ROMA

 Netflixオリジナル作品『ROMA』を観るために、隣町の僻地にあるイオンまで行った。ちょっとした小旅行だった。早朝に起き、コンビニで軽食を買い、満員電車に揺られながら、目的地まで様々な考え事をしていた。映画館は平日の午前中ということもあり閑散としていて、箱の入りが気になった。普段から前列で観ることが多いが、自分より前に座っている人は誰もいなかった。結果として、集中して映画を鑑賞できた。

 

 『ROMA』の内容はさることながら、デジタルモノクロームの色調と劇伴が相互的作用をなしていて、凄惨な描写が幾つかありながらも、鑑賞後は暗澹とした気分に陥らなかった。

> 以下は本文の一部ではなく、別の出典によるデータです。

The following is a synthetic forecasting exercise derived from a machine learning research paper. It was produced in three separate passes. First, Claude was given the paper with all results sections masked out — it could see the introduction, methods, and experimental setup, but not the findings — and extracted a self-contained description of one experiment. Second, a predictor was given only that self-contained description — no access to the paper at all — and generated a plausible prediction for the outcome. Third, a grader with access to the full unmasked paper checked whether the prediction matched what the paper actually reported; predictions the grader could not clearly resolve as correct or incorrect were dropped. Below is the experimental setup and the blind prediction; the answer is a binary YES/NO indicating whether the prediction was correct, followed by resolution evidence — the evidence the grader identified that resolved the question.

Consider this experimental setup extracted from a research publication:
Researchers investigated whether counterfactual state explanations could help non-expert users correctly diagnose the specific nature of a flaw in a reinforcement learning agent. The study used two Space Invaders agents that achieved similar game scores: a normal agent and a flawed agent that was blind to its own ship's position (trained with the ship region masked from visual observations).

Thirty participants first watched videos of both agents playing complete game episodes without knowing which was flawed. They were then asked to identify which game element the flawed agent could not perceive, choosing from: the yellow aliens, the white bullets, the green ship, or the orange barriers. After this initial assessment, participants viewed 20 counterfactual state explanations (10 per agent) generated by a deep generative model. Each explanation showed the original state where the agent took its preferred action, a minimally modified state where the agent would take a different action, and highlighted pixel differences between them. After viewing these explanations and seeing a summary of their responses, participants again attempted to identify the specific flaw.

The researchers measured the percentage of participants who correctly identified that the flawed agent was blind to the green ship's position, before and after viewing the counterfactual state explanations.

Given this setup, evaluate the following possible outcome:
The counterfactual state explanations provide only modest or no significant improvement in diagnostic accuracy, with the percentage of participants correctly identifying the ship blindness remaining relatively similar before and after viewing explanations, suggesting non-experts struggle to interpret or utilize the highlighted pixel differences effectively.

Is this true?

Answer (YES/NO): NO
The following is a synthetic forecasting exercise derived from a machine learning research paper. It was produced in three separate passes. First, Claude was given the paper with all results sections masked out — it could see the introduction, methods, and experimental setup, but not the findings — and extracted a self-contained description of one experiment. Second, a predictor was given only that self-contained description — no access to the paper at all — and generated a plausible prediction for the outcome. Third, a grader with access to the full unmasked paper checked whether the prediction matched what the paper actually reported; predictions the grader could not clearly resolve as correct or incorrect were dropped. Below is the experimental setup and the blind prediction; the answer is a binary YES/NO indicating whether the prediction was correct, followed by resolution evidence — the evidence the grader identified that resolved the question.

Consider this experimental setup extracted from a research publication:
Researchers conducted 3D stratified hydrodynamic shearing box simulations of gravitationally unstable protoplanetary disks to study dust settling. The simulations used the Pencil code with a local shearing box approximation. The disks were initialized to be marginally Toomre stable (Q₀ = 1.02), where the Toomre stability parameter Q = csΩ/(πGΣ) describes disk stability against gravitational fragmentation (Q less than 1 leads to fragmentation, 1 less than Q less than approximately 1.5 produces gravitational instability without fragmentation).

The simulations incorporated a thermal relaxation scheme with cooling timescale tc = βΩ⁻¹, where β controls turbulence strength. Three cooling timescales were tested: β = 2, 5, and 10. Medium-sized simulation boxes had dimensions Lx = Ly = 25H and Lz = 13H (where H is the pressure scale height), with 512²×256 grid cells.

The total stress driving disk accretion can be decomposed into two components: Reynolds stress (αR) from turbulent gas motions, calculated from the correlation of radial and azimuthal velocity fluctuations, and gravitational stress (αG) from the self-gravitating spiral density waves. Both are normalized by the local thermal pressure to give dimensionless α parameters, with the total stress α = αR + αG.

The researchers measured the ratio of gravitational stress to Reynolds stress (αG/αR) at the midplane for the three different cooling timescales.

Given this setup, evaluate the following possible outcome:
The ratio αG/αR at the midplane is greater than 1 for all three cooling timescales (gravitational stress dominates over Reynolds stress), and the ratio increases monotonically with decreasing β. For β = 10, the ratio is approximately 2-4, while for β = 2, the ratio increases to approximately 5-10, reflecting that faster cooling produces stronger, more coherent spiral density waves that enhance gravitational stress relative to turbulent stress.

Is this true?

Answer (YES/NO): NO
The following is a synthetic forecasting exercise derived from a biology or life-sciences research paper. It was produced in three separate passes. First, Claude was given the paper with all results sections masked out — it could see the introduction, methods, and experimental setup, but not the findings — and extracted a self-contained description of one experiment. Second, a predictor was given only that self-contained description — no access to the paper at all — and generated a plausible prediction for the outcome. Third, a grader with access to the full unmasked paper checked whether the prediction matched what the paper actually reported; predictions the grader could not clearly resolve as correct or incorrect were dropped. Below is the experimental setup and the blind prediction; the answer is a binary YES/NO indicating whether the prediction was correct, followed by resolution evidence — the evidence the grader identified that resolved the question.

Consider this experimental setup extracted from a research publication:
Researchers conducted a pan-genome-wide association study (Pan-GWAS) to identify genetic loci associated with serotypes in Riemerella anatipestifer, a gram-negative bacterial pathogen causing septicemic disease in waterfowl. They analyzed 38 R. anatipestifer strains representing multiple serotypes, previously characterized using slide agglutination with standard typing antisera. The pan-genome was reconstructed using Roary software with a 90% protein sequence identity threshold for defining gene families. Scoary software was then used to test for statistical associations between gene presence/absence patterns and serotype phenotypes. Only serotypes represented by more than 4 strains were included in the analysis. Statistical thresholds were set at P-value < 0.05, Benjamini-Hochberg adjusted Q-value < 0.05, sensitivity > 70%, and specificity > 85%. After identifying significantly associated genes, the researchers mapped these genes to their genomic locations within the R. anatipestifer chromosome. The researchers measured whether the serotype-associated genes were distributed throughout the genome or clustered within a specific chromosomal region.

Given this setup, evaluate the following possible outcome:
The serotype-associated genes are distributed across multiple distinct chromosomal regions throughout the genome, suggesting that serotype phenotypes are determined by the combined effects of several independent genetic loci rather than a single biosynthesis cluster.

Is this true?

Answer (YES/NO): NO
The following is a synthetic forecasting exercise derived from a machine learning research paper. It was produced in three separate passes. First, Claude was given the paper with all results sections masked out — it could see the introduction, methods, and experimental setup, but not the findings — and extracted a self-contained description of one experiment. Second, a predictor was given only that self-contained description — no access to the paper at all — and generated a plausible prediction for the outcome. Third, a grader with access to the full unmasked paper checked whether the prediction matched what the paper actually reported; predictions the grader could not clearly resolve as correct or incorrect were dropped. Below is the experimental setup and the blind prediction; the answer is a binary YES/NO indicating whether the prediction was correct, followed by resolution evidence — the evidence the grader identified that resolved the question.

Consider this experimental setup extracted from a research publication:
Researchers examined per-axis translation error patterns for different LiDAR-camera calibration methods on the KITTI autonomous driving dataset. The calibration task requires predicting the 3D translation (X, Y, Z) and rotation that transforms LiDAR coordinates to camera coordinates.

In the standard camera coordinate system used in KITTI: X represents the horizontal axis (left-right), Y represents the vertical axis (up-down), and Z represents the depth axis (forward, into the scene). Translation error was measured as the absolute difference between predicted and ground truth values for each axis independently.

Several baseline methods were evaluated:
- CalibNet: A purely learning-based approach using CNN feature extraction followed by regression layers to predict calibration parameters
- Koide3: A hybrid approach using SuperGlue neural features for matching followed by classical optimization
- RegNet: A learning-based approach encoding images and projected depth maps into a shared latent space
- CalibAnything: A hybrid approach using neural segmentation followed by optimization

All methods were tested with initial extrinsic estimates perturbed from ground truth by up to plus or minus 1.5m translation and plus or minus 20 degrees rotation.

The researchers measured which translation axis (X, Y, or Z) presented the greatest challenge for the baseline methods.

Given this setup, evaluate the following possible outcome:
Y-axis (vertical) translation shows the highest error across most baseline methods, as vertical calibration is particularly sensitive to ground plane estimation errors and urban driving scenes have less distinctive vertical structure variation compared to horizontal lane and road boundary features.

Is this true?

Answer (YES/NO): NO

鑑賞中は悲哀に満ち、主人公クレオに若干感情移入する場面はあったが、映画館を出た後は、歩きながらクレオの今後の幾つかの未来を想起していた。今後もストリーミング配信された映画でも、映画館で鑑賞できる機会が訪れることを切に願う。

 

 直接は関係ないが、ストリーミング配信された作品故か、劇場予告が少なかったのが良かった。劇場予告2本という短さは、今迄で一番短いかもしれない。また、馴染みのNetflixの赤字が、作品への配慮もあってか灰色の「N」だった点も好印象だった。逆に、オープニングクレジットとエンドロールが白字で視認性は良くなかったが、これは意図的にデザインしているのかもしれない。